• _THE REQUEST_:
Could you convert all the lines below into a JSON list of strings, with one string per line, blank lines skipped and the pictures left out?

[Data for spatial reasoning questions]
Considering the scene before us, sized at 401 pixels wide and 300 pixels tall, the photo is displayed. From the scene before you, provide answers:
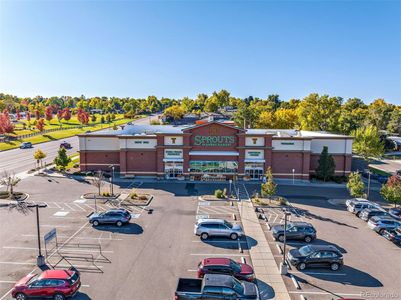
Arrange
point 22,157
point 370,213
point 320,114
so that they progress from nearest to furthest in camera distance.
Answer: point 370,213 → point 22,157 → point 320,114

• _TASK OUTPUT_:
[
  "Considering the scene before us, sized at 401 pixels wide and 300 pixels tall, the photo is displayed. From the scene before you, provide answers:",
  "Arrange",
  "point 22,157",
  "point 370,213",
  "point 320,114",
  "so that they progress from nearest to furthest in camera distance.",
  "Answer: point 370,213 → point 22,157 → point 320,114"
]